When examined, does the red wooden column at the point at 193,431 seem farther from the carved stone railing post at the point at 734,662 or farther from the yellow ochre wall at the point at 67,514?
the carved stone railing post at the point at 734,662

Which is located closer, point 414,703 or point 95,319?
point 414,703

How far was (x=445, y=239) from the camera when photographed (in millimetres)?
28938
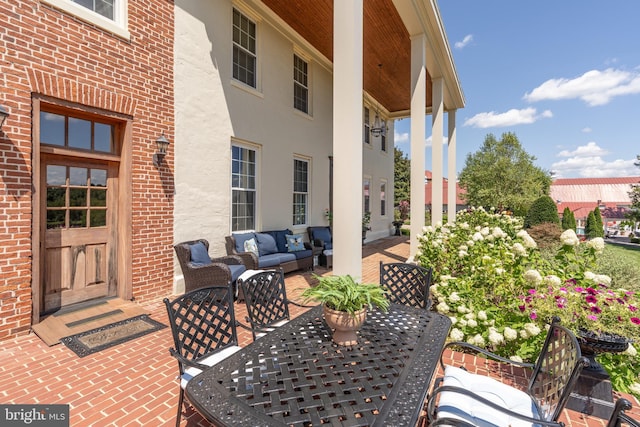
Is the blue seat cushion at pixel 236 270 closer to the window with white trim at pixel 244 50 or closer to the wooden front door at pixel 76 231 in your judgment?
the wooden front door at pixel 76 231

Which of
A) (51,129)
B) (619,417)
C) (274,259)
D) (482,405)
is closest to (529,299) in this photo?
(482,405)

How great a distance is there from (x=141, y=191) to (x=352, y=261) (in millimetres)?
3442

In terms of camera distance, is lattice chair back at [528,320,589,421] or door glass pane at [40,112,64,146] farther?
door glass pane at [40,112,64,146]

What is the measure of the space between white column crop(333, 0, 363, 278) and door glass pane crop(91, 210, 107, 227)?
348 centimetres

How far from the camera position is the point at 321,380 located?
152 cm

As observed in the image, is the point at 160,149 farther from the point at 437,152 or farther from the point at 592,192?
the point at 592,192

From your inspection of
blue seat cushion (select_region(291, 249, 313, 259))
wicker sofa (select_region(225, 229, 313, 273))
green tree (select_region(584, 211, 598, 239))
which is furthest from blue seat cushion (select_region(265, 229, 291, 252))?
green tree (select_region(584, 211, 598, 239))

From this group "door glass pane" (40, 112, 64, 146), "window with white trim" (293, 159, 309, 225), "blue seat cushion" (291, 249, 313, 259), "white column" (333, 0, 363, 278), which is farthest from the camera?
"window with white trim" (293, 159, 309, 225)

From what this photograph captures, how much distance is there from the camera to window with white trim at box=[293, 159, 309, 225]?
26.8 ft

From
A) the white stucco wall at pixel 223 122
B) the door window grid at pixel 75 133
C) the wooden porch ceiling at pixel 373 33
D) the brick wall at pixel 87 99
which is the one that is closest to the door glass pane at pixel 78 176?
the door window grid at pixel 75 133

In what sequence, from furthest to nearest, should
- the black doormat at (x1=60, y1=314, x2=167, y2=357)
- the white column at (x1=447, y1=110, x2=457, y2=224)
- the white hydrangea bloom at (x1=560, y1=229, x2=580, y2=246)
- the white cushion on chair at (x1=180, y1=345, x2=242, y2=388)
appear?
the white column at (x1=447, y1=110, x2=457, y2=224), the black doormat at (x1=60, y1=314, x2=167, y2=357), the white hydrangea bloom at (x1=560, y1=229, x2=580, y2=246), the white cushion on chair at (x1=180, y1=345, x2=242, y2=388)

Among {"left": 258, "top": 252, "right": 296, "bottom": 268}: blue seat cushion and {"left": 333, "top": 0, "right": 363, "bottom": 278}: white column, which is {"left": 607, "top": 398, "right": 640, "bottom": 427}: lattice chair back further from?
{"left": 258, "top": 252, "right": 296, "bottom": 268}: blue seat cushion

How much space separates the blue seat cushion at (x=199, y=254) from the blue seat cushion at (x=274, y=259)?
3.38 ft

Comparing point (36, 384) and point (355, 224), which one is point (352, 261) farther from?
point (36, 384)
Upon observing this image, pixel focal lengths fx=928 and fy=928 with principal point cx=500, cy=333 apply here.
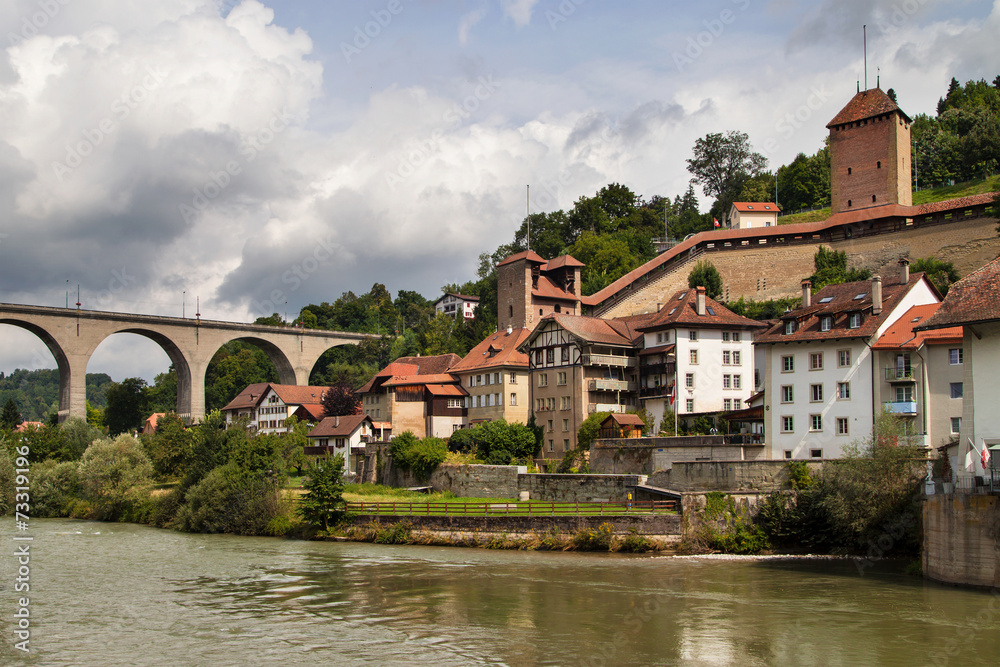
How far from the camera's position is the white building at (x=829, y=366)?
119ft

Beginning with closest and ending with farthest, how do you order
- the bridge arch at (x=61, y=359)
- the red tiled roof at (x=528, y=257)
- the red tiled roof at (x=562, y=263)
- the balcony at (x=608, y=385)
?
the balcony at (x=608, y=385) < the red tiled roof at (x=528, y=257) < the red tiled roof at (x=562, y=263) < the bridge arch at (x=61, y=359)

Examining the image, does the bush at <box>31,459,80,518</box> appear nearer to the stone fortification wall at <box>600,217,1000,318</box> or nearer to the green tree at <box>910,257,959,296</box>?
the stone fortification wall at <box>600,217,1000,318</box>

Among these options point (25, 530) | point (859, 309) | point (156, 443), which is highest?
point (859, 309)

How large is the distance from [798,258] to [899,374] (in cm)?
3556

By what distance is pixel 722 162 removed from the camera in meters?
106

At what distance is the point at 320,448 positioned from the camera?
60.6 meters

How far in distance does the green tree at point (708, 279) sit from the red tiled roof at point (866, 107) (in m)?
16.6

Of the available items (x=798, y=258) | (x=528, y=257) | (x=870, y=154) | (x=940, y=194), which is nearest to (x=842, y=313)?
(x=798, y=258)

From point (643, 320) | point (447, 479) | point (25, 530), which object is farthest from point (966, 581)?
point (25, 530)

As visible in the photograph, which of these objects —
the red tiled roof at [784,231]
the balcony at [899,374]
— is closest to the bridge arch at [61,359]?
the red tiled roof at [784,231]

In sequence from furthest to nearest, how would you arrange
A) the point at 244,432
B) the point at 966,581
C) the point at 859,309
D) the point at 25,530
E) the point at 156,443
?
the point at 156,443 < the point at 244,432 < the point at 25,530 < the point at 859,309 < the point at 966,581

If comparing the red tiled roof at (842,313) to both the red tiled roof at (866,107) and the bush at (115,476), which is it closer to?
the bush at (115,476)

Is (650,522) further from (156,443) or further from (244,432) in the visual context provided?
(156,443)

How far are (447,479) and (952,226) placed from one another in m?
38.3
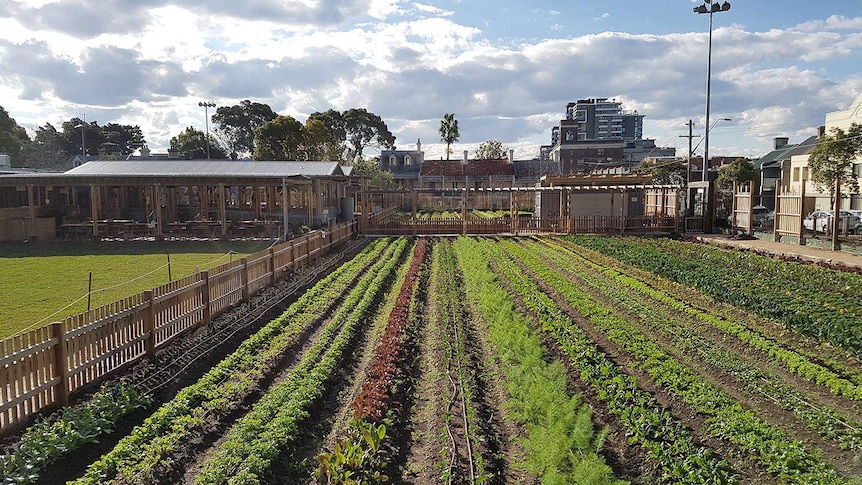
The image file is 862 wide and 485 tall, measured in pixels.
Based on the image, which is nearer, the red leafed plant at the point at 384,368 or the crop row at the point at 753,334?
the red leafed plant at the point at 384,368

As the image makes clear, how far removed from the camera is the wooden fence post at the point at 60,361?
26.3 feet

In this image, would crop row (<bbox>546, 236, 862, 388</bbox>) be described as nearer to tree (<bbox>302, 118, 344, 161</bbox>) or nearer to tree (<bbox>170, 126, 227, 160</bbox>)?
tree (<bbox>302, 118, 344, 161</bbox>)

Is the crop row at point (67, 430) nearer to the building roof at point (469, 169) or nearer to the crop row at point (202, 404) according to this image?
the crop row at point (202, 404)

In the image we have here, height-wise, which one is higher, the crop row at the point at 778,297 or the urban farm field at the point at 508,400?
the crop row at the point at 778,297

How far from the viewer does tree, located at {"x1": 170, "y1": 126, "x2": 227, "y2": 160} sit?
288ft

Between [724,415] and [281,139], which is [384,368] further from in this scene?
[281,139]

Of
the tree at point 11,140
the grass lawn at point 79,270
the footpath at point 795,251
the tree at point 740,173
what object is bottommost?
the grass lawn at point 79,270

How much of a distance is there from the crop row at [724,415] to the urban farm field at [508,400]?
26mm

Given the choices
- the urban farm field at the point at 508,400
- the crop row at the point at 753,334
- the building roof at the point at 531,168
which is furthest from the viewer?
the building roof at the point at 531,168

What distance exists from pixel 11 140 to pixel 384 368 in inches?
3198

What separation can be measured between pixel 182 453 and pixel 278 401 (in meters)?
1.46

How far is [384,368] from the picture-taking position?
30.6ft

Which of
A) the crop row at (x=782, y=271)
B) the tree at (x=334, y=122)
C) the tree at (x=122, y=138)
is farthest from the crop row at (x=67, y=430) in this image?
the tree at (x=122, y=138)

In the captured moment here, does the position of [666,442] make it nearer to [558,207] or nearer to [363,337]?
[363,337]
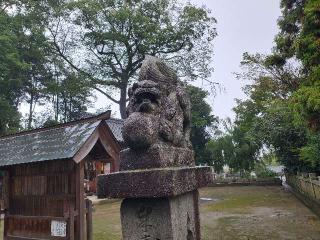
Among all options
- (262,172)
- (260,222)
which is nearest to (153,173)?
(260,222)

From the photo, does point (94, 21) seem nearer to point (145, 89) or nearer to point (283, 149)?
point (283, 149)

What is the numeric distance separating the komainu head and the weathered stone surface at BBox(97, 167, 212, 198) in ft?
1.34

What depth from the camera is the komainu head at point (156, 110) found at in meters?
3.35

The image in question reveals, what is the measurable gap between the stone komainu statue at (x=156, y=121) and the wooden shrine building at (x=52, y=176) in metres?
3.05

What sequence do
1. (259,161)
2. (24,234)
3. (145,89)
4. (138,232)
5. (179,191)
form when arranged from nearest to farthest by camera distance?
(179,191) → (138,232) → (145,89) → (24,234) → (259,161)

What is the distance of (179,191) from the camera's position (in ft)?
10.0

+ + + +

» Exercise task
Quote verbatim the line containing "Among all options" and every line after it through the end of the records above.

» Answer to the exercise
Among all options
- (262,172)
- (260,222)
which is nearest to (153,173)?
(260,222)

From the photo, does point (94, 21) seem nearer to point (145, 89) or nearer to point (283, 149)?
point (283, 149)

What is the numeric distance separating the komainu head and the weathered stone surface at BBox(97, 167, 212, 198) in ft?
1.34

What depth from the camera is the komainu head at point (156, 110) found at in meters?
3.35

The image in question reveals, what is the measurable gap between the stone komainu statue at (x=156, y=121) and the wooden shrine building at (x=52, y=176) in metres?
3.05

What sequence do
1. (259,161)
2. (24,234)
3. (145,89)
4. (138,232)
5. (179,191)
form when arranged from nearest to farthest by camera distance?
(179,191) → (138,232) → (145,89) → (24,234) → (259,161)

What is the distance of (179,191) from the camera's position (in ft)?
10.0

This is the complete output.